Rewrite the entries from the line with "this 1344×896 image." to the line with "rusty metal panel [0, 104, 17, 180]", replacing "the list may be incomplete" with "some items may be missing" and leaving everything else unchanged.

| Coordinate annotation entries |

↓

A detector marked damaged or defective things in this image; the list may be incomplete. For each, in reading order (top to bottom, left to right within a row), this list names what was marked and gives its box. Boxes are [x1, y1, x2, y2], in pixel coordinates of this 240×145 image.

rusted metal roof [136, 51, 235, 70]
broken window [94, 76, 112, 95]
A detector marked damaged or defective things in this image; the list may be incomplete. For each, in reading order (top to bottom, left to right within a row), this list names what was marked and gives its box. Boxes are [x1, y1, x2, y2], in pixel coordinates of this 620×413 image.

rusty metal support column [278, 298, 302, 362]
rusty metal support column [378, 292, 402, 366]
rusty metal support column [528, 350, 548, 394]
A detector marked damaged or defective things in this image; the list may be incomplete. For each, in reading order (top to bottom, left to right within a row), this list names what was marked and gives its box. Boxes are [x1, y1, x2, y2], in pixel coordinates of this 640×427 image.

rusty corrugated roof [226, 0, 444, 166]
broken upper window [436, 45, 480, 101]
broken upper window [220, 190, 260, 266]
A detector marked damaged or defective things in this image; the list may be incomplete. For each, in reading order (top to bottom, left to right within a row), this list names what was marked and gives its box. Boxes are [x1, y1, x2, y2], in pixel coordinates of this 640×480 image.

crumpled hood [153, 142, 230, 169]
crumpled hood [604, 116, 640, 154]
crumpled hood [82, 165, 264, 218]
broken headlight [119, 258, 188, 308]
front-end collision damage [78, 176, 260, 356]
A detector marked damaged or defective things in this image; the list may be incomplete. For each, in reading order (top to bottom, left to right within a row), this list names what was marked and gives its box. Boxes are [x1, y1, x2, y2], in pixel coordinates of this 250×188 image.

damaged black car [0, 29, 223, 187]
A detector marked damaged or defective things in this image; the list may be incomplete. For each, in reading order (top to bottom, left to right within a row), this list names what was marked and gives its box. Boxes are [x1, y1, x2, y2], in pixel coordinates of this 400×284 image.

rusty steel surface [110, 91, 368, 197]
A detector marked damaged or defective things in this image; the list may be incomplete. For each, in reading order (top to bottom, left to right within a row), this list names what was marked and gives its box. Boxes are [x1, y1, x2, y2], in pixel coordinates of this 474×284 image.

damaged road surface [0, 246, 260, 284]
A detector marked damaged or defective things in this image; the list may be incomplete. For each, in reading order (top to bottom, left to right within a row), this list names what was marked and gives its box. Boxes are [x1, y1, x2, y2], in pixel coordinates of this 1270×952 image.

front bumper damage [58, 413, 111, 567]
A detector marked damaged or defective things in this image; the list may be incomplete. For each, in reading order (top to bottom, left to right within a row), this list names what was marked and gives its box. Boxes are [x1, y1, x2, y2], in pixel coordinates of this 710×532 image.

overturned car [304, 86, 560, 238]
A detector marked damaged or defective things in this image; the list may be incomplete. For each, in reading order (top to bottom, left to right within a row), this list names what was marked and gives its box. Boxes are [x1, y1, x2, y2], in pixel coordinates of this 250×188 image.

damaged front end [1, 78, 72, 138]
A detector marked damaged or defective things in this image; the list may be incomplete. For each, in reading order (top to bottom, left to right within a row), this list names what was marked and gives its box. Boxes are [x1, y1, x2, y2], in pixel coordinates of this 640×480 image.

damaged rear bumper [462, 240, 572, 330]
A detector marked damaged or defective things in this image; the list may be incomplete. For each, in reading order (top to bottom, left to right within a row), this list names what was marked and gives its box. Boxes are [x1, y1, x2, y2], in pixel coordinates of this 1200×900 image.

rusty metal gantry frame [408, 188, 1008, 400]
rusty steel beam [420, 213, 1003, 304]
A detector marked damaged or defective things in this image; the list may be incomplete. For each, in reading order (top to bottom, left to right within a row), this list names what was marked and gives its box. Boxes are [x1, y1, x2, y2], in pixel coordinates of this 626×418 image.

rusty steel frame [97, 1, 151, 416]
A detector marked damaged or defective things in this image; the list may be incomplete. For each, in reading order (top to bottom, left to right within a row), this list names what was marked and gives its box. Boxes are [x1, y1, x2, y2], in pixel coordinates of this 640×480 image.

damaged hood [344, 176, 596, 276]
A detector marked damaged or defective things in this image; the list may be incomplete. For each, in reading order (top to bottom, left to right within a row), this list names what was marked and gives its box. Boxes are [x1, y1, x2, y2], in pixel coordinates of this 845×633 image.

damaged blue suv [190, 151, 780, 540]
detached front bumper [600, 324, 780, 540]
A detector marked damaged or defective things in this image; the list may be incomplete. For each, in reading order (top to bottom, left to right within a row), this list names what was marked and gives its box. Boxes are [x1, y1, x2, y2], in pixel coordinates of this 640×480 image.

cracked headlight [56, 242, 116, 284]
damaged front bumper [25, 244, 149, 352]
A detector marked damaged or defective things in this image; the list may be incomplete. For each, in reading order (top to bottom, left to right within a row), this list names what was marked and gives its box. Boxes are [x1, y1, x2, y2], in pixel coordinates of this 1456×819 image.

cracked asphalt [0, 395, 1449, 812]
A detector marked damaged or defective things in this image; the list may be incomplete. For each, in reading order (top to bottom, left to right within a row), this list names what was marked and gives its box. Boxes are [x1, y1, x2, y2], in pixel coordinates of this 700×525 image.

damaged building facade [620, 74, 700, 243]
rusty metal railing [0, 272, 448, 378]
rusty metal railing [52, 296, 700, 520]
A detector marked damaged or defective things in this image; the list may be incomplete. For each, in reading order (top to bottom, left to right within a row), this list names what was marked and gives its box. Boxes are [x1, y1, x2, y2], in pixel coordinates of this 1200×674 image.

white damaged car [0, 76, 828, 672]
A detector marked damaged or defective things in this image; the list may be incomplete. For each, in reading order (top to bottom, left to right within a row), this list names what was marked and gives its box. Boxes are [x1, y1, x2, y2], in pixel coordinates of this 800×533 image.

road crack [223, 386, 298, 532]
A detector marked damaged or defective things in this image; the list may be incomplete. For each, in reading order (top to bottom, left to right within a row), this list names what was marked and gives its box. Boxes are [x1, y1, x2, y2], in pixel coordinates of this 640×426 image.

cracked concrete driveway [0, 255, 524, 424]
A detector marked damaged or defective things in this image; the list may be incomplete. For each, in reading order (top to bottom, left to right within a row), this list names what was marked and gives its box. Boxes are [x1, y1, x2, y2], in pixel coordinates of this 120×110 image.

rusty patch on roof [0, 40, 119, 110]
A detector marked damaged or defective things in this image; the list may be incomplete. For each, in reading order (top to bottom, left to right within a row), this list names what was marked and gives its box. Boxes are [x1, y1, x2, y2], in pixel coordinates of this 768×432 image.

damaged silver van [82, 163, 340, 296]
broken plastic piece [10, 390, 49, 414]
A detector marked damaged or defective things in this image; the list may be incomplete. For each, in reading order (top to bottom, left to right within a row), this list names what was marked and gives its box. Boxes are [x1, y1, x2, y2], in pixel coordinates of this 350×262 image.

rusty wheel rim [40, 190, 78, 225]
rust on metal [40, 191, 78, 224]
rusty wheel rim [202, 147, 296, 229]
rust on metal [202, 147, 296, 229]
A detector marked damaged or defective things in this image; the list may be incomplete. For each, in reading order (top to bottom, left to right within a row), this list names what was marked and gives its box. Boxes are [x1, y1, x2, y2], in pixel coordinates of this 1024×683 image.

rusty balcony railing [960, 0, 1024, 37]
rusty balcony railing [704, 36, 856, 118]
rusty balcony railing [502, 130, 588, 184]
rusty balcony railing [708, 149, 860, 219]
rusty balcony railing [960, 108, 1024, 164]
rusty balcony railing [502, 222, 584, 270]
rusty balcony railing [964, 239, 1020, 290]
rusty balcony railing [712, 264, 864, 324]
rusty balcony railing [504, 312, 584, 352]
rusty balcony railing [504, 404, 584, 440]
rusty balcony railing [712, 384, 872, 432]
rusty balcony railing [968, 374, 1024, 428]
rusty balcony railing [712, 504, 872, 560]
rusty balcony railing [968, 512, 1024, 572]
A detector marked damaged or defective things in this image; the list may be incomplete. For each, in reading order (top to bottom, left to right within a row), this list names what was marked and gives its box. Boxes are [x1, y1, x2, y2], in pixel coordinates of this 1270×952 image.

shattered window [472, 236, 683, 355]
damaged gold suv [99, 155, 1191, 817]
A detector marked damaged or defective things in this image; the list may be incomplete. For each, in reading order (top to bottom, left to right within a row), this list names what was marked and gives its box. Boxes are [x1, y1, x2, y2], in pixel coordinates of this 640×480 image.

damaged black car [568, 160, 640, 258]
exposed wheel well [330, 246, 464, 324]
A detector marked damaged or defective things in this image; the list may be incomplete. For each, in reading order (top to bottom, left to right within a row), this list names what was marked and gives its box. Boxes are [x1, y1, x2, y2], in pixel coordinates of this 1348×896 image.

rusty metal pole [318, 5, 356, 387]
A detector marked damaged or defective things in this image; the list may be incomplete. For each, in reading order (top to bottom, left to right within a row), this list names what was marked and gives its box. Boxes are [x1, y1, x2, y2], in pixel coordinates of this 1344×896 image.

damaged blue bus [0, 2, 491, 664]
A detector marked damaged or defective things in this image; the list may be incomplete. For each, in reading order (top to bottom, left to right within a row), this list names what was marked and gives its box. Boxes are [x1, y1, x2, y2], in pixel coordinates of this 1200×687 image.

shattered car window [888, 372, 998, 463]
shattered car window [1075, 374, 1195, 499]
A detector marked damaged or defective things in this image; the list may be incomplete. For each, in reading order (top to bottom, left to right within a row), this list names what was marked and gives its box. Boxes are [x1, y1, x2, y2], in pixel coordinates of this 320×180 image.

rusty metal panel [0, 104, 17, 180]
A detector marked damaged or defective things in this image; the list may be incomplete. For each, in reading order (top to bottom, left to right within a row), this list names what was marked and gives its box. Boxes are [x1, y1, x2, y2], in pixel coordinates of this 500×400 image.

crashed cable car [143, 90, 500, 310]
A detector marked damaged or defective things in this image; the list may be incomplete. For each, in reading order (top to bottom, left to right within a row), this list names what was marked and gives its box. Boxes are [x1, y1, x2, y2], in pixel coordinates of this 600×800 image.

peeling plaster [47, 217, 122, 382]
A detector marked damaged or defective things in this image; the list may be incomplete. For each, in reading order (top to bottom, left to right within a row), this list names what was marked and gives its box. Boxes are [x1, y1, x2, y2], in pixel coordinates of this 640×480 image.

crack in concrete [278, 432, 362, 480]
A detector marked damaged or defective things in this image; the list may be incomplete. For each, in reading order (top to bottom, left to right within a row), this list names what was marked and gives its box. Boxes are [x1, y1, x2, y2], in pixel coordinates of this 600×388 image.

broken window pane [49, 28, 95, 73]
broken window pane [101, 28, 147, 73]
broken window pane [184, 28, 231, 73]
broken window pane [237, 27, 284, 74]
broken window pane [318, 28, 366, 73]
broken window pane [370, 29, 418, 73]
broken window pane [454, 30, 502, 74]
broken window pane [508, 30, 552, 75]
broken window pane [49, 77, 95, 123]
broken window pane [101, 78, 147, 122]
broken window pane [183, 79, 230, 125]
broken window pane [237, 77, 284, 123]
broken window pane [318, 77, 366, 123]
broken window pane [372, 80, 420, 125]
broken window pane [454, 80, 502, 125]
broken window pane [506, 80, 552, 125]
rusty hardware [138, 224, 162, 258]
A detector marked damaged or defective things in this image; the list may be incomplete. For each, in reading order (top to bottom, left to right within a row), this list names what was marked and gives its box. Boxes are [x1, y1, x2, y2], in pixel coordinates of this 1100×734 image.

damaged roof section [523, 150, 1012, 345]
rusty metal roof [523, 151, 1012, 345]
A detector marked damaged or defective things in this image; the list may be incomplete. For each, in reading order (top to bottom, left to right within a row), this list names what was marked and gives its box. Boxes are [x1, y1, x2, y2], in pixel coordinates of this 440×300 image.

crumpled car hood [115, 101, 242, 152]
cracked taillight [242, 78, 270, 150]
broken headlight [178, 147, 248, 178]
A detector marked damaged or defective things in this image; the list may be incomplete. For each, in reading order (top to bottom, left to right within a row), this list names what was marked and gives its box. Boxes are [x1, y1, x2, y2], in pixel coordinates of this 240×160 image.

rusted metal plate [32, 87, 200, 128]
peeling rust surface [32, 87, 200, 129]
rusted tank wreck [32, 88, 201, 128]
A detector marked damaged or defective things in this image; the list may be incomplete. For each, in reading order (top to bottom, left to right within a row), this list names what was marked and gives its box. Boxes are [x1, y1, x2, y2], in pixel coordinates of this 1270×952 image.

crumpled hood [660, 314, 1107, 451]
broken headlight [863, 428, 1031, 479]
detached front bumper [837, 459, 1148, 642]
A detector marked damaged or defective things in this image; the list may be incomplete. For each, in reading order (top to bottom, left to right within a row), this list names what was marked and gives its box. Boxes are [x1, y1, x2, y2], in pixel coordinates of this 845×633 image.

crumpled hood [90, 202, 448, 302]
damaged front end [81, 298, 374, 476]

↑

| Result of the task |
A detector marked damaged or defective things in this image; some items may be missing. For each, in reading order (top to bottom, left to right within a row), this list names what was marked and gives its box. Boxes are [x1, y1, x2, y2], in pixel coordinates of this 1344×896 image.

damaged blue bus [0, 2, 491, 664]
A detector marked damaged or defective things in this image; some items may be missing. For each, in reading order (top to bottom, left to right within a row), this list names what was marked and gives its box. Boxes are [x1, y1, x2, y2], in pixel coordinates of this 1200×687 image.

shattered car window [888, 372, 998, 463]
shattered car window [1075, 374, 1195, 499]
A detector marked damaged or defective things in this image; some items may be missing. For each, in reading order (top to bottom, left to right within a row), this list names what was marked and gives its box. Boxes are [x1, y1, x2, y2], in pixel coordinates of this 320×180 image.

rusty metal panel [0, 104, 17, 180]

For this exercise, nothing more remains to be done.